PEDIDO A ▸
Liste todos os grupos religiosos aos quais, segundo o trecho sobre Spinoza, os teólogos poderiam pertencer.
PEDIDO B ▸
Reescreva em forma de lista o parágrafo do trecho sobre Spinoza que começa com "Laurent Bove é professor na Universidade", mantendo seus fatos principais.
PEDIDO C ▸
Responda, com base no trecho sobre Spinoza, às perguntas abaixo:
(i) Em que revista Laurent Bove é membro do comitê de redação?
(ii) Que sigla o trecho usa para o Tractatus Theologico-Politicus?
(iii) Segundo o professor, o que qualquer solução diferente da democracia requer de quem detém o poder político?

TRECHO DO TEXTO ▸
************

O professor explica que, na perspectiva de Spinoza, a democracia é a única possibilidade para a vida política levando em conta os problemas criados pelas paixões humanas. “Qualquer outra solução (que não seja a democracia) requer, da parte de quem detém o poder político, um pesado dispositivo de mentiras ou mistificação para contornar a dificuldade que, de fato, representa uma natureza humana essencialmente renitente (resistente) à obediência”, expõe.

Laurent Bove é professor na Universidade Picardie Jules Verne, França, especialista em Vauvenargues e Spinoza, além de pesquisador em áreas como ética e política da era clássica e Albert Camus. Publicou diversos artigos na revista Multitudes, na qual é membro do comitê de redação. Entre outros, é autor de Espinosa e a psicologia social. Ensaios de ontologia política e antropogênese (Belo Horizonte: Autêntica, 2012).

Confira a entrevista.

IHU On-Line - Qual é a atualidade da filosofia de Spinoza num tempo como o nosso, marcado pela dominação em suas mais variadas formas?
Laurent Bove - A atualidade política de Spinoza, primeiramente, está em nos fornecer a leitura de uma filosofia que defende não só com a mais firme convicção, mas também com a mais sólida argumentação, duas ideias fundamentais: a liberdade de expressão e a democracia. O Tractatus Theologico-Politicus (TTP) não consistia apenas em um estudo racional ou “científico” da Sagrada Escritura; Spinoza desejava também, com esse trabalho: 1) minar o poder ideológico e político do fanatismo dominador dos teólogos (fossem eles judeus, cristãos, católicos ou reformados); e 2) defender e promover, assim, duas ideias essenciais para uma vida humana: a necessidade vital da liberdade de expressão e da democracia.

A democracia, em Spinoza, não é primeiramente a escolha de um valor moral. Para ele, a democracia é, acima de tudo, a solução real, prática, de um problema que também é real, inerente à dificuldade de viver em grupo para seres que, antes de serem seres de razão, são essencialmente passionais. Uma solução política prática que leva em conta não somente a experiência histórica, mas também as leis das paixões humanas. Spinoza postula, assim, como verdadeiro princípio (extraído da experiência e da observação das leis da natureza humana e da lógica dos afetos), o axioma segundo o qual “nada é mais insuportável para os homens que se submeterem a seus iguais [ou semelhantes] e serem comandados por eles”.

************

DADOS FORNECIDOS ▸
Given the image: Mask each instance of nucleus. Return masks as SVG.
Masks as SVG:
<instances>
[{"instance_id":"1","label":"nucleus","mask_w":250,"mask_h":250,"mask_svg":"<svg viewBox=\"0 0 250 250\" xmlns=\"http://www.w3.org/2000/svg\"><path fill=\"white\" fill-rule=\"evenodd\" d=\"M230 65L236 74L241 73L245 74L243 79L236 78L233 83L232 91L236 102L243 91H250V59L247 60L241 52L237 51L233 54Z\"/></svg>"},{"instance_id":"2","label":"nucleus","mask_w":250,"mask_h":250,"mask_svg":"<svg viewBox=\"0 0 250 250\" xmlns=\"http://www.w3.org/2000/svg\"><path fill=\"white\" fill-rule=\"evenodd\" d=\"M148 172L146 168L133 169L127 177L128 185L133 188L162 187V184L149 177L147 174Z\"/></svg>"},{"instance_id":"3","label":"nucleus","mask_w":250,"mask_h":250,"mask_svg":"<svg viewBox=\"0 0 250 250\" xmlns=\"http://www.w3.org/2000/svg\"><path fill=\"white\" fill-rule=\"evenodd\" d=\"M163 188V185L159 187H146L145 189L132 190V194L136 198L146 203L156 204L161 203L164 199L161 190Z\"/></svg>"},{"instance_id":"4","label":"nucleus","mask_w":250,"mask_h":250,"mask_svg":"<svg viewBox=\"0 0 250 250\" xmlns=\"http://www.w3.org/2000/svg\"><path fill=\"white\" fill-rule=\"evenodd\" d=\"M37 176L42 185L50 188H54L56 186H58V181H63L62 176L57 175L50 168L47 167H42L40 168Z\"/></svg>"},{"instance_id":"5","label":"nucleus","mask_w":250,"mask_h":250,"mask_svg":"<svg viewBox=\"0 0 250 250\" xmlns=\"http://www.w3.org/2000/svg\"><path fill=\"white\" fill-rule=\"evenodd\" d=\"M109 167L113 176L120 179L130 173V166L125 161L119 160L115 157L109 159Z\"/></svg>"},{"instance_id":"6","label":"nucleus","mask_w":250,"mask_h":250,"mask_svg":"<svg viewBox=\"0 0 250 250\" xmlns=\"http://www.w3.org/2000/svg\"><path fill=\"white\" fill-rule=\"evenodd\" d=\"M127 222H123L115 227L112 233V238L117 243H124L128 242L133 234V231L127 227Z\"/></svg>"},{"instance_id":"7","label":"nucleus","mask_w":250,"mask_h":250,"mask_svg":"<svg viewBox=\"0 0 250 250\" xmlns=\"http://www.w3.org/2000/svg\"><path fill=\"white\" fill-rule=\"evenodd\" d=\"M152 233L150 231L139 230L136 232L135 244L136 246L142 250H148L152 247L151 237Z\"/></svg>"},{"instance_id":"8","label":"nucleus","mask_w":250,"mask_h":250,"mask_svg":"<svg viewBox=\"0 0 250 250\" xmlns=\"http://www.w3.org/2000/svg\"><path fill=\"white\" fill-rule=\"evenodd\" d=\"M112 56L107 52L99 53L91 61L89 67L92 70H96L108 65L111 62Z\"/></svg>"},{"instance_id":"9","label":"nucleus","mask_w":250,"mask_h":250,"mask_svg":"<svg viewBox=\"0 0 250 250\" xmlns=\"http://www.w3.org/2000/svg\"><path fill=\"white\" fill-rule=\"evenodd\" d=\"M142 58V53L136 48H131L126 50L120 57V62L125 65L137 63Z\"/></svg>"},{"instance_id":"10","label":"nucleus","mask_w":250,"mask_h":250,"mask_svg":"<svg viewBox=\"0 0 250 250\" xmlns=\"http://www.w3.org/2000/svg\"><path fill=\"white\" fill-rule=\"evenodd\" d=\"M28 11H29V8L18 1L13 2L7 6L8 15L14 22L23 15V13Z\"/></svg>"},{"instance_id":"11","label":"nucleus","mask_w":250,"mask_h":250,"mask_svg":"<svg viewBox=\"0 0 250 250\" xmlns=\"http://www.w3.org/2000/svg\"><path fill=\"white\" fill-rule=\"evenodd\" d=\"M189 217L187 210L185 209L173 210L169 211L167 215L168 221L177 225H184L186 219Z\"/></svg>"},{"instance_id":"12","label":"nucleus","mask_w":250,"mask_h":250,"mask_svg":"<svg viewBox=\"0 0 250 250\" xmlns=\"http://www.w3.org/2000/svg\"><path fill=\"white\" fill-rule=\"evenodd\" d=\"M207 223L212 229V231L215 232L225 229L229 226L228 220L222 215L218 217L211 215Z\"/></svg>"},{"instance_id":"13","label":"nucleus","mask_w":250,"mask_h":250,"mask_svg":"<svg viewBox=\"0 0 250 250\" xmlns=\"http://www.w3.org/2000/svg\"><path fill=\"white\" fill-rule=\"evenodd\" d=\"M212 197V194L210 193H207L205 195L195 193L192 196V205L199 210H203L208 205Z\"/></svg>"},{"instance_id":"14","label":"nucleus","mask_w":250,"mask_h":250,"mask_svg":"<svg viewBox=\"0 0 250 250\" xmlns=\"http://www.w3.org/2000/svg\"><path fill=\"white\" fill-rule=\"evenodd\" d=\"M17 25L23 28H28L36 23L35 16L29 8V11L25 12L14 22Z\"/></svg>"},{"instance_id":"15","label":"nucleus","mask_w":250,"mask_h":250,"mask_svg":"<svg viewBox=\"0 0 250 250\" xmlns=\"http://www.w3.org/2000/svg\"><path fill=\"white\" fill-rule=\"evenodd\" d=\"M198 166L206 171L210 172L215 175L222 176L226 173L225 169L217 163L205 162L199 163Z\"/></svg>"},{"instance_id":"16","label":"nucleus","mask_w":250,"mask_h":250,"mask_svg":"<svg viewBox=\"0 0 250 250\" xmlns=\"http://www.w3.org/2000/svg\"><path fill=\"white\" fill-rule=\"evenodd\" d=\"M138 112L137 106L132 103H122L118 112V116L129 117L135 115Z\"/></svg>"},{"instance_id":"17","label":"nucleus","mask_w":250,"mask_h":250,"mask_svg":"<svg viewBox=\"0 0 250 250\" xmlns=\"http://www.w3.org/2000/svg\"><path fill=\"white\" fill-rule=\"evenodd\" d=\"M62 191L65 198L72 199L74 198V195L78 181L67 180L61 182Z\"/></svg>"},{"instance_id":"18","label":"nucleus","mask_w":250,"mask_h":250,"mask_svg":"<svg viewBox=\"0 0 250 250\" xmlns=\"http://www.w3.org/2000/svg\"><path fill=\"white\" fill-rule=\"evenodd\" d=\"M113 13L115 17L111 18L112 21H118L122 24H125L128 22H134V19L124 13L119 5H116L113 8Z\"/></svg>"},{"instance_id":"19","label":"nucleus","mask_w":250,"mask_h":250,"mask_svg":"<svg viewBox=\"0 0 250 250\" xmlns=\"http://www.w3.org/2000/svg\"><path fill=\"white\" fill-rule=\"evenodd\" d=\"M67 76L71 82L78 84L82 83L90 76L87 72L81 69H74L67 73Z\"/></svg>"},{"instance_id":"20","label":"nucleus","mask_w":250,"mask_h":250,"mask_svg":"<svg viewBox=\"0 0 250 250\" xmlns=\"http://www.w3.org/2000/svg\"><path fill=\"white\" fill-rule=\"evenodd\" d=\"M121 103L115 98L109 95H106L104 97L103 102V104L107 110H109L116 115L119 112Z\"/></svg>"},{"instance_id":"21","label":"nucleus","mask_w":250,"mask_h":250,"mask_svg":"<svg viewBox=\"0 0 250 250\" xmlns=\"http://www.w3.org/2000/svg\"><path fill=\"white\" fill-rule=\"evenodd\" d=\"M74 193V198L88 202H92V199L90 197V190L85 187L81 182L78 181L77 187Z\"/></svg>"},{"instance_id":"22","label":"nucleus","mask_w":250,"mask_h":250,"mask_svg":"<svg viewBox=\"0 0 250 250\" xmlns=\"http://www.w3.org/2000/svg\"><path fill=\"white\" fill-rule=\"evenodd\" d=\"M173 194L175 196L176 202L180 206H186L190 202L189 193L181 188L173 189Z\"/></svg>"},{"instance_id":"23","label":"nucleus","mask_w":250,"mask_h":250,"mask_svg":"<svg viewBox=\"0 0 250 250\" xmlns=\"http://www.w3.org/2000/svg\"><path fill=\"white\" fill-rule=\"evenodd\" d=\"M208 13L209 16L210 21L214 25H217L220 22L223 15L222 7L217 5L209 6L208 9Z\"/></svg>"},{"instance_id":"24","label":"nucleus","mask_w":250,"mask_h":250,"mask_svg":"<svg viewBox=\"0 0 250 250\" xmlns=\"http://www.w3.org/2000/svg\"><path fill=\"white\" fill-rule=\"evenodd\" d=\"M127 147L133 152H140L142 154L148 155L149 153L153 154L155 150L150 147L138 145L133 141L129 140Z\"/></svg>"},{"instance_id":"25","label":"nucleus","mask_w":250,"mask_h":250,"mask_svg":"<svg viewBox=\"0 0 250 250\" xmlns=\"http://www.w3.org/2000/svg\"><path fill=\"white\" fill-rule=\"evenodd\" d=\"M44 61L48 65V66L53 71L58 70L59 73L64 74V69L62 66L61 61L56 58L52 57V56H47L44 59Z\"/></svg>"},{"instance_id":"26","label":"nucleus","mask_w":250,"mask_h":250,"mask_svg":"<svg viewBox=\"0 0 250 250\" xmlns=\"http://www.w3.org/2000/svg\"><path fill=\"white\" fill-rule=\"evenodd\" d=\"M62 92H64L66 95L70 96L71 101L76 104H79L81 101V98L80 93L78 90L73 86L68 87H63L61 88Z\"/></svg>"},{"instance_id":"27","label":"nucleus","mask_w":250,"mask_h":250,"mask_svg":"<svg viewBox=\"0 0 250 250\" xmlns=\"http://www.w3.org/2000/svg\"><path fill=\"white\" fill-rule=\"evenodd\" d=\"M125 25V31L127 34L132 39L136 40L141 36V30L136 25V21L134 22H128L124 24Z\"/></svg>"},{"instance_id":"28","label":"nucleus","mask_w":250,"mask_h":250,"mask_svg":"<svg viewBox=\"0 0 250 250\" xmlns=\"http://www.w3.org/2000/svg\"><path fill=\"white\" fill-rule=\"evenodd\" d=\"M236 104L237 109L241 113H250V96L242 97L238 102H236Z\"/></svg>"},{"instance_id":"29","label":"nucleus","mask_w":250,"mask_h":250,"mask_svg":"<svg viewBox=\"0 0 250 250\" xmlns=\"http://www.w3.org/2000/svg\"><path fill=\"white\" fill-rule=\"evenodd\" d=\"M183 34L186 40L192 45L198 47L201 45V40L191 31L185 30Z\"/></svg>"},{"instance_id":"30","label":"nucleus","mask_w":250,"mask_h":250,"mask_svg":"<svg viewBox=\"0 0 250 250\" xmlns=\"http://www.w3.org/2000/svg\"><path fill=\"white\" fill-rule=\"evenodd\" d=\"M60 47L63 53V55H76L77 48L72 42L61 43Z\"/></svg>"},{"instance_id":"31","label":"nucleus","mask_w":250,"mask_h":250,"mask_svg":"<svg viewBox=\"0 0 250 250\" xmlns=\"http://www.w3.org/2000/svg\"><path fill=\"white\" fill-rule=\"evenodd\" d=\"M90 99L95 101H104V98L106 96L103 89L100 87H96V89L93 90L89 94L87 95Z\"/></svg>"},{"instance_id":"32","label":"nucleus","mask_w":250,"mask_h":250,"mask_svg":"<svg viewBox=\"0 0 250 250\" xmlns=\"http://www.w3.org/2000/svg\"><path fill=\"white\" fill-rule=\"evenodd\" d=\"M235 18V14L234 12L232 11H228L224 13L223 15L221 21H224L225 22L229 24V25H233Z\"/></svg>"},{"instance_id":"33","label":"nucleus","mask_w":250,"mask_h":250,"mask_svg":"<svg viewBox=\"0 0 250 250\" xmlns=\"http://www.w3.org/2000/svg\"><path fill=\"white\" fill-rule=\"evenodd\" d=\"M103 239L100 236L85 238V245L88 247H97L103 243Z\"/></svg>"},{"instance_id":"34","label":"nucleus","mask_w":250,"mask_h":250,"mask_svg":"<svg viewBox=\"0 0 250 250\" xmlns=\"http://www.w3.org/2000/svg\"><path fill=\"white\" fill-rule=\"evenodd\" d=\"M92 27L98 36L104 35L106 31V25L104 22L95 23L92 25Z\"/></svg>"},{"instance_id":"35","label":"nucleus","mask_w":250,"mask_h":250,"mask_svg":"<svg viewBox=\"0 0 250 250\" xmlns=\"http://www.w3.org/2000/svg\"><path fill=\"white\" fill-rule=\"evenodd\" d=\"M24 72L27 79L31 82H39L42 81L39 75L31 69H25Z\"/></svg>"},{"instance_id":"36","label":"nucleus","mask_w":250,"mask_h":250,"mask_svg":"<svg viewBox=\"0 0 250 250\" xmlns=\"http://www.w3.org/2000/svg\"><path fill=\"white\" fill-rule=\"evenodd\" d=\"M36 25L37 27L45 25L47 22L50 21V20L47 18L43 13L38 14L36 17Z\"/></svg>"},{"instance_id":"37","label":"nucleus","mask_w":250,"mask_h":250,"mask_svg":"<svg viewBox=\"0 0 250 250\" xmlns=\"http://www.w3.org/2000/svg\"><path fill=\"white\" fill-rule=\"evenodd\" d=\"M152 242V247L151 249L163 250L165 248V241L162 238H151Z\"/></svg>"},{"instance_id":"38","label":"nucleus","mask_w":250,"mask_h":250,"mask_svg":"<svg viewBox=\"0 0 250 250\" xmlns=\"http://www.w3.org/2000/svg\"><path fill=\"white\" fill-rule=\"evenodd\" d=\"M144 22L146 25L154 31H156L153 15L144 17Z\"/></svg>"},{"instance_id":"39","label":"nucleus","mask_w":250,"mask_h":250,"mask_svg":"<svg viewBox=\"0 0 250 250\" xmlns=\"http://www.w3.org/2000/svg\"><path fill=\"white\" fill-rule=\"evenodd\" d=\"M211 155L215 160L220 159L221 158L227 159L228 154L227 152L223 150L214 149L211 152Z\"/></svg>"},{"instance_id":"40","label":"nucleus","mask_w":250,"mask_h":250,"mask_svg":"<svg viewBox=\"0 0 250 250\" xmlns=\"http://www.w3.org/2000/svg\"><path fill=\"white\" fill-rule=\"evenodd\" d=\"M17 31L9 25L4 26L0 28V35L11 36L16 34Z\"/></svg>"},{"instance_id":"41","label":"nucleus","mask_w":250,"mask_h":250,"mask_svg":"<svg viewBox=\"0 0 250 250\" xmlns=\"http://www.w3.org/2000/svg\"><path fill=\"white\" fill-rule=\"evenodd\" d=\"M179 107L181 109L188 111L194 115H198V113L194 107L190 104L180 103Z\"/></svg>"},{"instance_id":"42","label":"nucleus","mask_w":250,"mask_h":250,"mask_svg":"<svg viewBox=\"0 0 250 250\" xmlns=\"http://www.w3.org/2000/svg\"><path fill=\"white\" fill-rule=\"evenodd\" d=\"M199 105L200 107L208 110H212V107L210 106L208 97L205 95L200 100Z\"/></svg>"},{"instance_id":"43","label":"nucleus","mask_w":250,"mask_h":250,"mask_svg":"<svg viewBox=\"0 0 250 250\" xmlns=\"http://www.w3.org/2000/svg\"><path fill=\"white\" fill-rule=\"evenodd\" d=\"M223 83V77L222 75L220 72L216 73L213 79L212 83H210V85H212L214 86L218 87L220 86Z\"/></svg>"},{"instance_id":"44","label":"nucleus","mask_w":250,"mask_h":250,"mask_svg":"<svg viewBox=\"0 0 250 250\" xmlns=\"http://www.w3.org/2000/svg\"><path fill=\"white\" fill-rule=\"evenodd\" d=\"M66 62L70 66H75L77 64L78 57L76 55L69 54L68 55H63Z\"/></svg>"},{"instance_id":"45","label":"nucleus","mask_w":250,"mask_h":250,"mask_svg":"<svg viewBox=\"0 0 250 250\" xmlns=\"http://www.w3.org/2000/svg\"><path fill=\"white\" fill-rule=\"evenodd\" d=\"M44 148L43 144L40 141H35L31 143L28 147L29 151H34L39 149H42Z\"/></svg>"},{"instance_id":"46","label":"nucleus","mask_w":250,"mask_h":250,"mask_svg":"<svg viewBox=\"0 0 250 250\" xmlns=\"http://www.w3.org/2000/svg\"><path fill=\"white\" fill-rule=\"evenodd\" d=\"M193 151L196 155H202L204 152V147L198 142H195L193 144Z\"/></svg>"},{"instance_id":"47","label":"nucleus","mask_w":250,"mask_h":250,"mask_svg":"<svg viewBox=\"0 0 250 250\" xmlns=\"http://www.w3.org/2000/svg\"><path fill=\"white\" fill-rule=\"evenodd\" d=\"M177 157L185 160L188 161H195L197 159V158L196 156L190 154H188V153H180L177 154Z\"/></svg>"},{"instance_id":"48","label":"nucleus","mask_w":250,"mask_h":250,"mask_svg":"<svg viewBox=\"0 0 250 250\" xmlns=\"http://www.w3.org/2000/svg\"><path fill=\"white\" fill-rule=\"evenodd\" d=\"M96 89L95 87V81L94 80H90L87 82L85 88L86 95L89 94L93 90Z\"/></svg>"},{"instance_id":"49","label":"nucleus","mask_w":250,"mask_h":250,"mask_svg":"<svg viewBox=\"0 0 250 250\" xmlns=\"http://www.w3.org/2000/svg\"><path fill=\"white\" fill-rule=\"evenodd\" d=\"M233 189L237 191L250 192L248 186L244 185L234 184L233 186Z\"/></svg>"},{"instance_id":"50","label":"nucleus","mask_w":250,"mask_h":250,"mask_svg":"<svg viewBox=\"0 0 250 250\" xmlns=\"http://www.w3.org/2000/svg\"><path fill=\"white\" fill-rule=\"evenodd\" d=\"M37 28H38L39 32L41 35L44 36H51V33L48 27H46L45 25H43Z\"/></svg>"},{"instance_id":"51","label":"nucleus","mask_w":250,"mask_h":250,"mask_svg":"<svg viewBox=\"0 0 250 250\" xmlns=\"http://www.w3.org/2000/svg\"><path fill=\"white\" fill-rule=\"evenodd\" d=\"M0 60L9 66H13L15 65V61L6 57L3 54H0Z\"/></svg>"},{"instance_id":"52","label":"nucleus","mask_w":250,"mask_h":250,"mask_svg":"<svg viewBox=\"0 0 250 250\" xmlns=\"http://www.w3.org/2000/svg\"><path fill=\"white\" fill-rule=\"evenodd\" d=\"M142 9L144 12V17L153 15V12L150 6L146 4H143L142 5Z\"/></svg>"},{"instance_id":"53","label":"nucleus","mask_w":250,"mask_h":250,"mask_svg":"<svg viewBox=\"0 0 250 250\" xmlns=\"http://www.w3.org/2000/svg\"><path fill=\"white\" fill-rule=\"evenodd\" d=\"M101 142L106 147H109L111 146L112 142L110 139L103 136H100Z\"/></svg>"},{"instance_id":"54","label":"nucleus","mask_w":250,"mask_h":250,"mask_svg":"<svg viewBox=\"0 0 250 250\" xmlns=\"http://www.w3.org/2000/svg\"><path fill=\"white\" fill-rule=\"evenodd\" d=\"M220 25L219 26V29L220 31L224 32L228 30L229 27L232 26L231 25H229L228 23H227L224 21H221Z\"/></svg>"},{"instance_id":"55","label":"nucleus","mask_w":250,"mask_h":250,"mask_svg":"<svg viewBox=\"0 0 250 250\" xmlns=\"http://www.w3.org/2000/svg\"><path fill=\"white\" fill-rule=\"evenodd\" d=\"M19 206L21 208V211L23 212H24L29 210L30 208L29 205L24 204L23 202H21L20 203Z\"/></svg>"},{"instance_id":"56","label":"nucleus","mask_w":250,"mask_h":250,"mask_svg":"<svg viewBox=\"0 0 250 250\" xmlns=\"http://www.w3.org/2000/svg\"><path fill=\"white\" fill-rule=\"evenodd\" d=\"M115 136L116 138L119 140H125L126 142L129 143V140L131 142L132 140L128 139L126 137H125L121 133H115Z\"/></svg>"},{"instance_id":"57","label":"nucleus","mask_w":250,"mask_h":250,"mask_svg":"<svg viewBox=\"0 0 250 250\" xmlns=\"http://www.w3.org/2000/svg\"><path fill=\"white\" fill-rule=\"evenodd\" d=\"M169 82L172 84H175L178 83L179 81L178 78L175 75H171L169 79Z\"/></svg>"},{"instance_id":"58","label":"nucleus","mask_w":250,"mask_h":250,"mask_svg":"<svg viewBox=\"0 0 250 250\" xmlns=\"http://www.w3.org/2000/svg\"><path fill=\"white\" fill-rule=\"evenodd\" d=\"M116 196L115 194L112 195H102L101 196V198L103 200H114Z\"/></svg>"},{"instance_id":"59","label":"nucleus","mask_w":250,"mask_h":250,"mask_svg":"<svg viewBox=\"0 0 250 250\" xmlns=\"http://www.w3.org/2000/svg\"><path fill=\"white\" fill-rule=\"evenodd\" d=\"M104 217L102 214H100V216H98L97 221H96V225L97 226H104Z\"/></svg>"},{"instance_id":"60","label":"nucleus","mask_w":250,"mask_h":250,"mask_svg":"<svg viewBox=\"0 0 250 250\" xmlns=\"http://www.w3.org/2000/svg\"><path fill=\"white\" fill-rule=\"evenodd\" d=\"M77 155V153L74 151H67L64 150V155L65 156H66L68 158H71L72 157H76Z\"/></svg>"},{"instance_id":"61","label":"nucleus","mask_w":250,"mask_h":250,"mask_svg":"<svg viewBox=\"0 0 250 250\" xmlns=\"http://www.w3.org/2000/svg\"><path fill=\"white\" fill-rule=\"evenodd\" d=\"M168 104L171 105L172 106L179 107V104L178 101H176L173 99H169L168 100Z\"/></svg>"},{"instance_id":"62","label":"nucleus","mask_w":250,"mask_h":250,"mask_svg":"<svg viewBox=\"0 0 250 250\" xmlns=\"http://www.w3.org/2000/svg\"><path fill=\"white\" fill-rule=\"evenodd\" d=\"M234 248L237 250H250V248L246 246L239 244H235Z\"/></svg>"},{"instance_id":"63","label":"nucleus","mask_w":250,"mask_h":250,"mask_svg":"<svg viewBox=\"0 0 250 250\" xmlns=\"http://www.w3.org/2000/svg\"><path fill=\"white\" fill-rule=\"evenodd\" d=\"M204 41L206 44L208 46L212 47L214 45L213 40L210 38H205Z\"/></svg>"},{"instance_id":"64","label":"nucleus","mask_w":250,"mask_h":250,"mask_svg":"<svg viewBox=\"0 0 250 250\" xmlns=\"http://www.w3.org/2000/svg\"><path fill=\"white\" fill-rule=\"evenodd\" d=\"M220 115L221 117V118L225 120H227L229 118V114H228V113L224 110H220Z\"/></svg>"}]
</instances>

************

RESPOSTA CORRETA A ▸
- judeus
- cristãos
- católicos
- reformados

RESPOSTA CORRETA B ▸
- É professor na Universidade Picardie Jules Verne, na França.
- É especialista em Vauvenargues e Spinoza.
- Pesquisa ética e política da era clássica e Albert Camus.
- Publicou diversos artigos na revista Multitudes, onde é membro do comitê de redação.
- É autor, entre outras obras, de Espinosa e a psicologia social. Ensaios de ontologia política e antropogênese (Belo Horizonte: Autêntica, 2012).

RESPOSTA CORRETA C ▸
(i) Na revista Multitudes.
(ii) TTP.
(iii) Um pesado dispositivo de mentiras ou mistificação.